Let $|m| > \sqrt{2}$ .

$\begin{aligned} x+y &=& mX - 1 \\ xy &=& \dfrac{1}{2}((m^2 - 1)X^2 - mX - 2) \end{aligned}$

$\implies$

$\begin{aligned} (x+y)^2 &=& m^2X^2 - 2mX + 1\\ 2xy &=& (m^2 - 1)X^2 - mX - 2 \end{aligned}$

$\implies (x + y)^2 - 2xy = x^2 + y^2 = X^2 - mX + 3$ .

$x = \dfrac{(m^2 - 1)X^2 - mX - 2}{2y} \implies 2y^2 - 2(mX - 1)y + ((m^2 - 1)^2 - mX - 2) = 0$ which has real value solutions whenever the discriminant $D = 20 - (4m^2 - 8)X^2 \geq 0 \implies |X|^2 \leq \dfrac{5}{m^2 - 2} \implies |X| \leq \sqrt{\dfrac{5}{m^2 - 2}} \implies$

$x^2 + y^2 = \dfrac{5}{m^2 - 2} - \sqrt{\dfrac{5}{m^2 - 2}}m + 3 = 3 - \sqrt{\dfrac{5}{m^2 - 1}}m + 1 \implies \dfrac{5}{m^2 - 2} = 1 \implies m = \pm\sqrt{7}$

For $m > \sqrt{2} \implies m = \sqrt{7} \implies x^2 + y^2 = (4 - \sqrt{7})$ and $|X| \leq 1$ .

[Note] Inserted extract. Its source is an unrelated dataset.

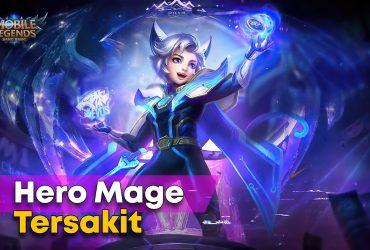 Hero Mage Tersakit Mobile Legends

Using $m = \sqrt{7}$ and $X = 1 \implies$

$\begin{aligned} x+y &=& \sqrt{7} - 1 \\ y &=& \dfrac{4 - \sqrt{7}}{2x} \end{aligned}$

$\implies 2x^2 - 2(\sqrt{7} - 1)x + 4 - \sqrt{7} = 0 \implies \boxed{x_{0} = \dfrac{\sqrt{7} - 1}{2} \implies y_{0} = \dfrac{4 - \sqrt{7}}{\sqrt{7} - 1} = \dfrac{\sqrt{7} - 1}{2}}$

and

$y = \dfrac{4 - \sqrt{7}}{2x} \implies \dfrac{dy}{dx}|_{x = \dfrac{\sqrt{7} - 1}{2}} =$ $-\dfrac{4 - \sqrt{7}}{2x^2}|_{x = \dfrac{\sqrt{7} - 1}{2}} = \dfrac{-2(4 - \sqrt{7})}{(\sqrt{7} - 1)^2} =$

$-\dfrac{(4 - \sqrt{7})(\sqrt{7} + 1)}{3(\sqrt{7} - 1)} = \dfrac{-3(\sqrt{7} - 1)}{3(\sqrt{7} - 1)} = -1$

$\implies y - (\dfrac{\sqrt{7} -1}{2}) = -1(x - (\dfrac{\sqrt{7} - 1}{2}) \implies \boxed{x + y = \sqrt{7} - 1}$ .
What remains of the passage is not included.